*Task description*:
Reproduce word for word the line holding "Cagliari, 3 progetti" and all lines after it in the data, through the end, leaving out pictures.

* * *

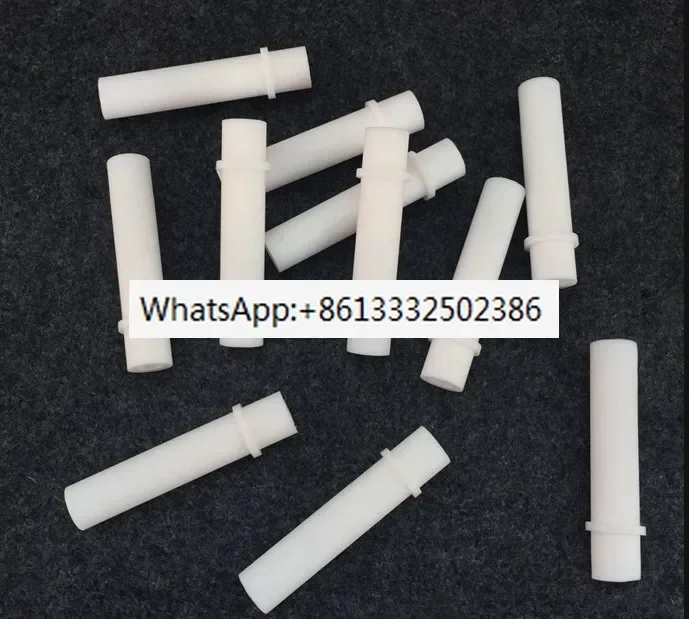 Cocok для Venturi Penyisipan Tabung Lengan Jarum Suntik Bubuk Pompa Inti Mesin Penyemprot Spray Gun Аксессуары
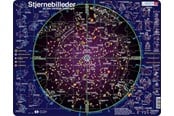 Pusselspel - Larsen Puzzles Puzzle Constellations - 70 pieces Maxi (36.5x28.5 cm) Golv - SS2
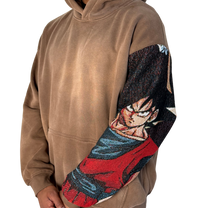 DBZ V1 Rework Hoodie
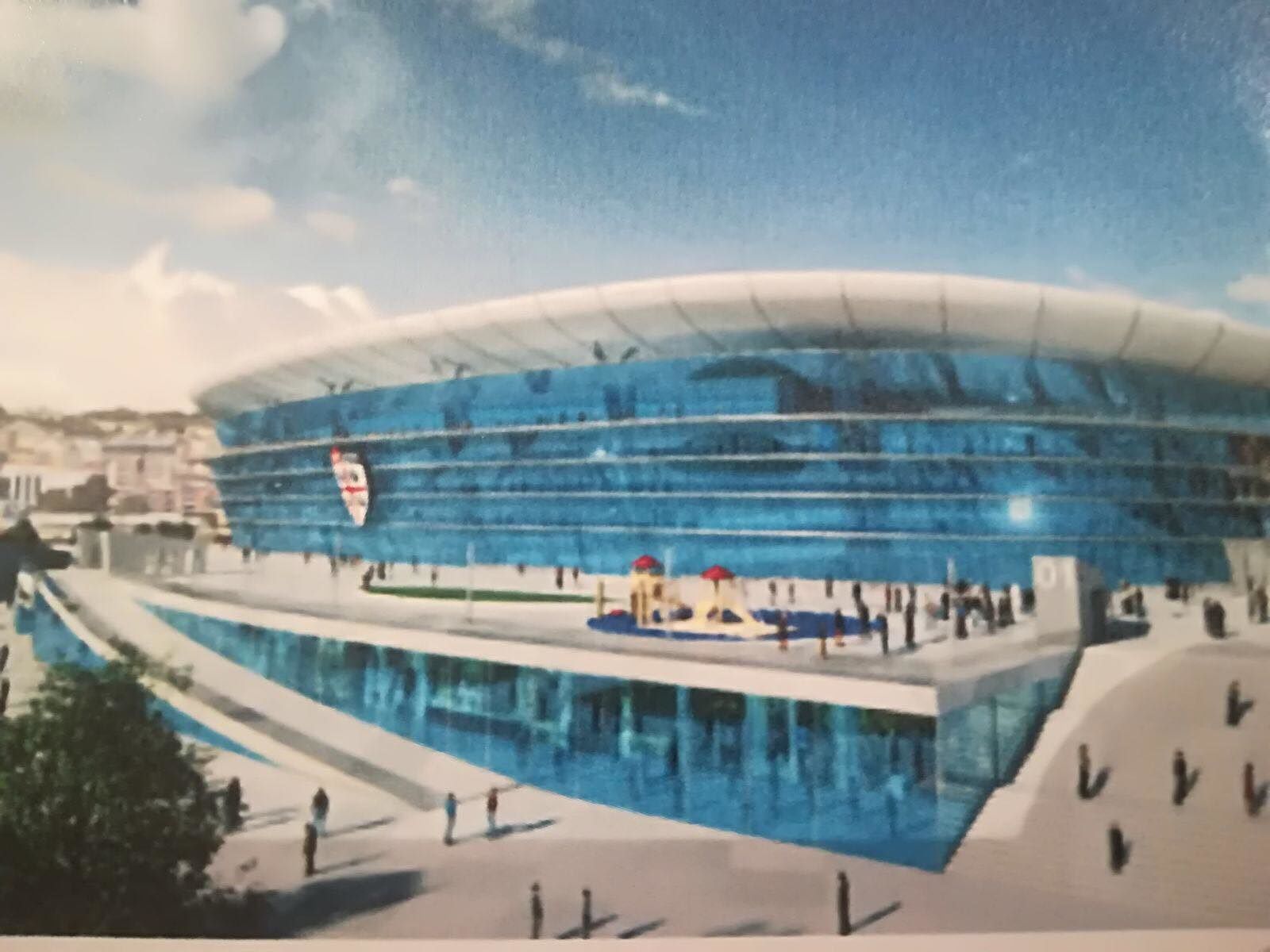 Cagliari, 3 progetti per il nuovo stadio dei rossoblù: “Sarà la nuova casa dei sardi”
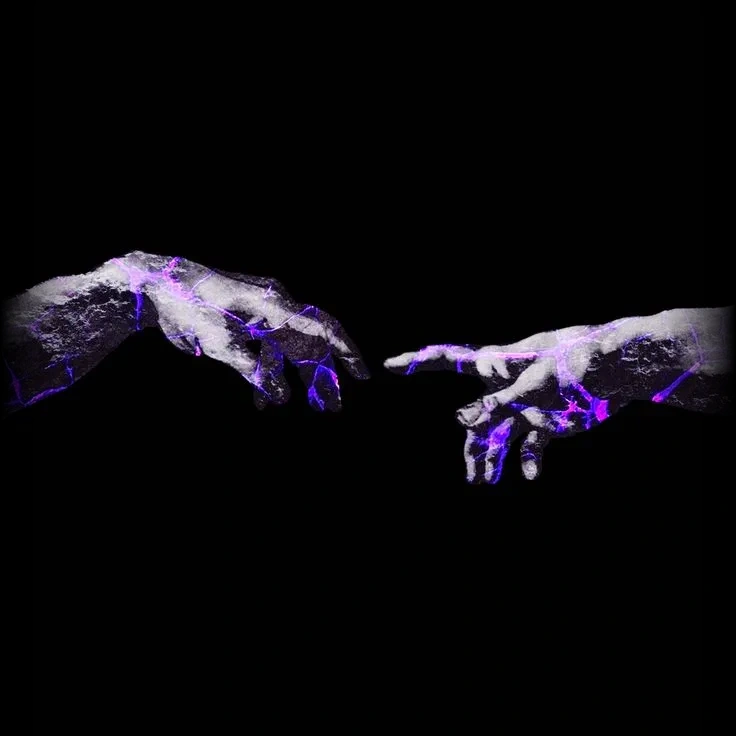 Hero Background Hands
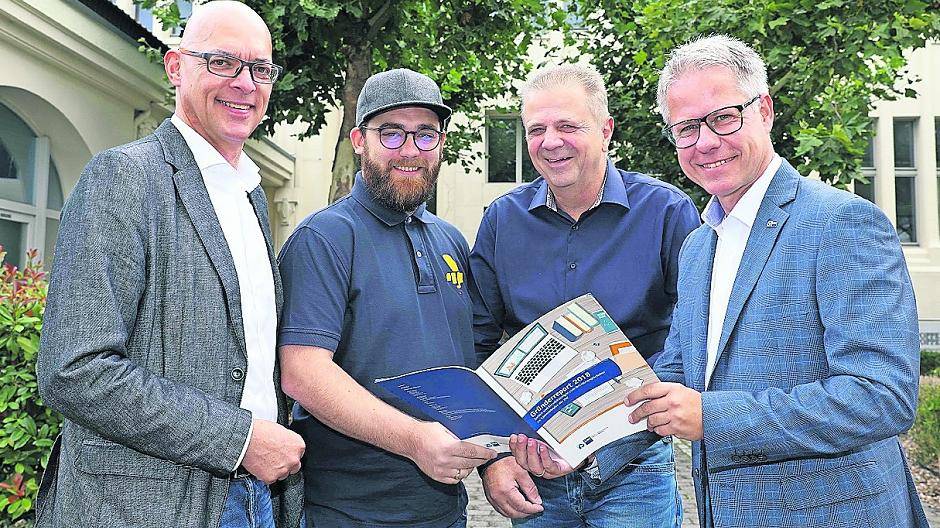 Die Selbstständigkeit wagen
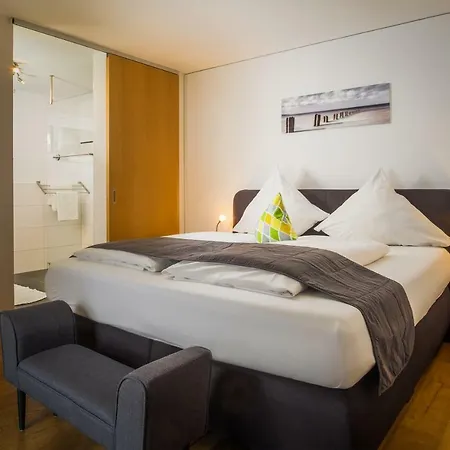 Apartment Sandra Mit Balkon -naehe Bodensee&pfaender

* * *

*Result below*:
 Cagliari, 3 progetti per il nuovo stadio dei rossoblù: “Sarà la nuova casa dei sardi”
 Hero Background Hands
 Die Selbstständigkeit wagen
 Apartment Sandra Mit Balkon -naehe Bodensee&pfaender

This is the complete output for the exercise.